I segreti di una missione (sempre più) possibile.
Diagnosi genetica preimpianto
È il più invasivo e il più costoso dei trattamenti, ma anche l’unico con cui si va veramente a colpo sicuro. Prevede la fecondazione in vitro: si prelevano gli ovociti dalla madre e si fertilizzano con gli spermatozoi paterni. Tre giorni dopo viene estratta una cellula dall’embrione per esaminarne i cromosomi. Gli embrioni del sesso desiderato sono poi trasferiti nell’utero.
Selezione dello spermatozoo
Ogni spermatozoo è dotato di un cromosoma x o un cromosoma y. Quello col cromosoma x genererà una femmina, l’altro un maschio. Differenziando con dei macchinari che misurano le variazioni di dna gli spermatozoi, si è in grado di pilotare il sesso dell’embrione generato dalla fecondazione. I macchinari però hanno un margine di fallibilità che si aggira intorno al 20%.
Il vecchio metodo: Ericsson
Si tratta di una tecnica pionieristica ideata da Ronald Ericsson e basata sull’idea che lo spermatozoo col cromosoma y nuoti più velocemente. Il campione di sperma viene versato in un tubo: si suppone che il gamete che porta il cromosoma maschile arriverà alla sua estremità più rapidamente. Il campione, così “setacciato”, viene poi inserito in utero tramite inseminazione artificiale. Questo metodo però ha dato luogo solo a una serie infinita di controversie, dal momento che gli scienziati non sono stati in grado di replicare i risultati del suo ideatore.

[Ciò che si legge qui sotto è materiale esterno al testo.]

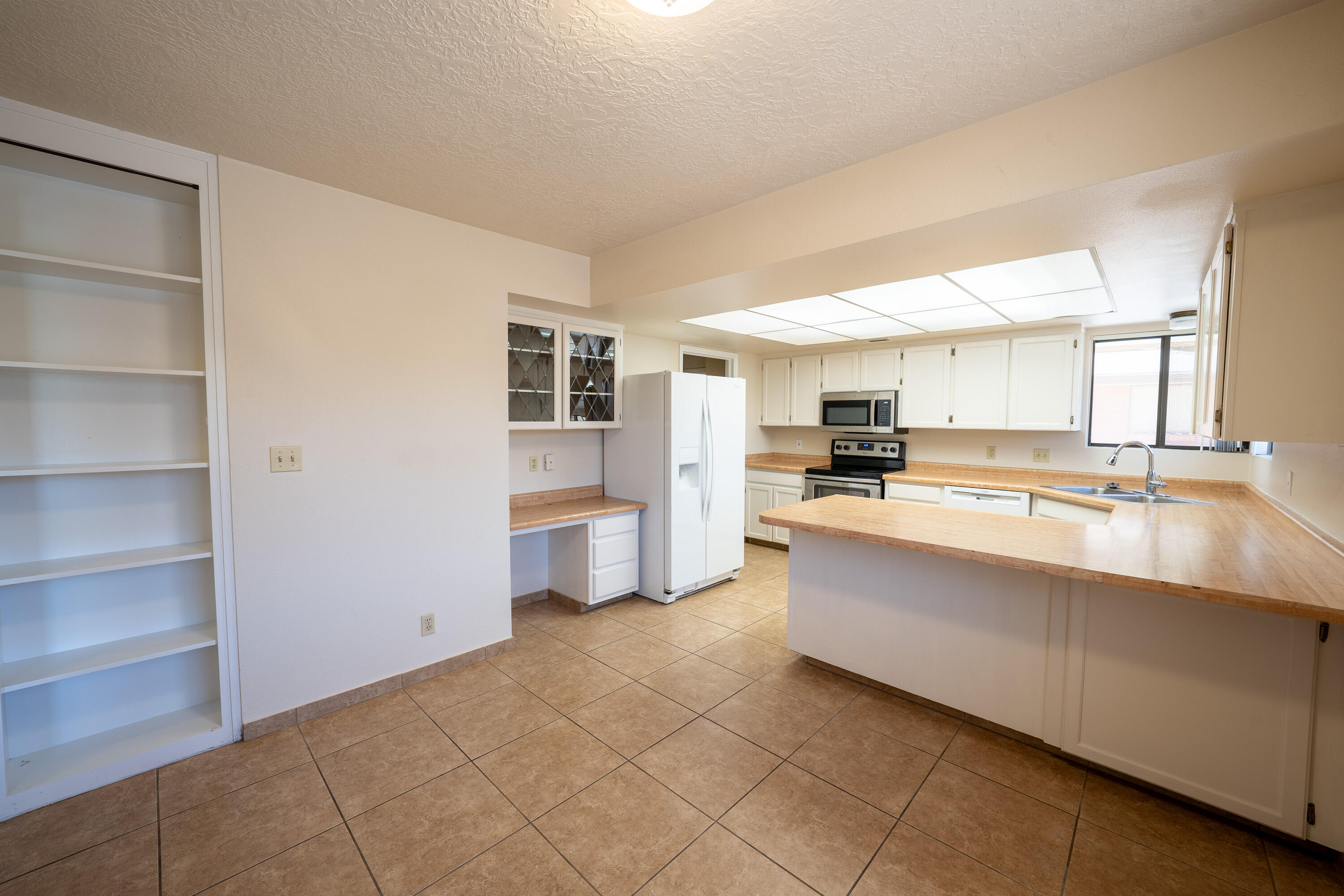 ST GEORGE SNOW PK TOWNHOMES - Residential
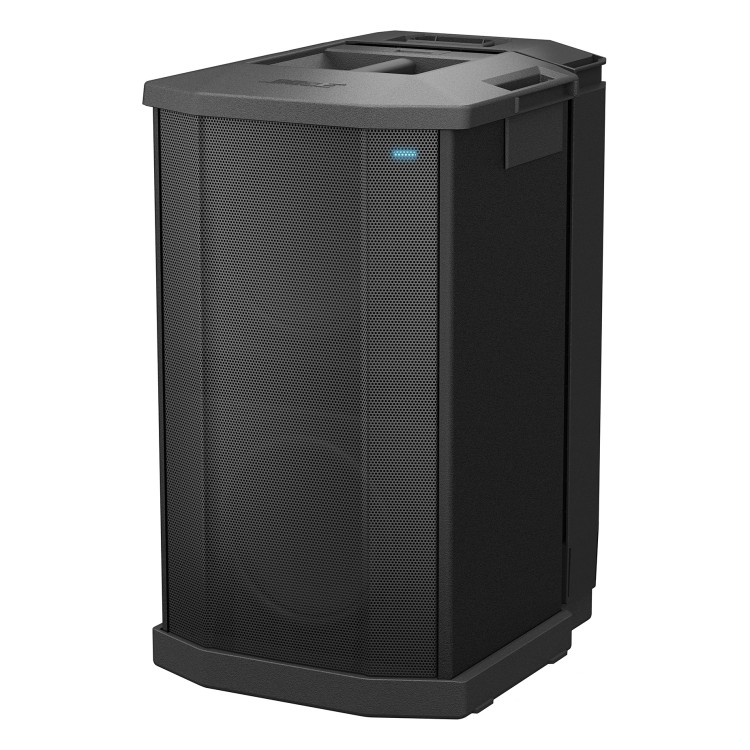bose f1 subwoofer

Il metodo nuovo: la microselezione
Per separare gli spermatozoi x dagli spermatozoi y viene sfruttata la lievissima differenza delle loro dimensioni. Utilizzando una tecnica chiamata “citometria a flusso”, il campione di sperma viene marcato con un colorante fluorescente. I cromosomi x, più grandi, assorbono più sostanza e diventano più luminosi degli y. Gli spermatozoi vengono così scelti a seconda della loro brillantezza. Si tratta di un metodo ancora in fase di sperimentazione, di cui non si escludono dei rischi dovuti all’utilizzo del marcatore.
Tutte le tecniche sopraindicate in Europa sono illegali, a eccezione di alcuni casi in cui la selezione può evitare malattie ereditarie che interessano solo un particolare sesso.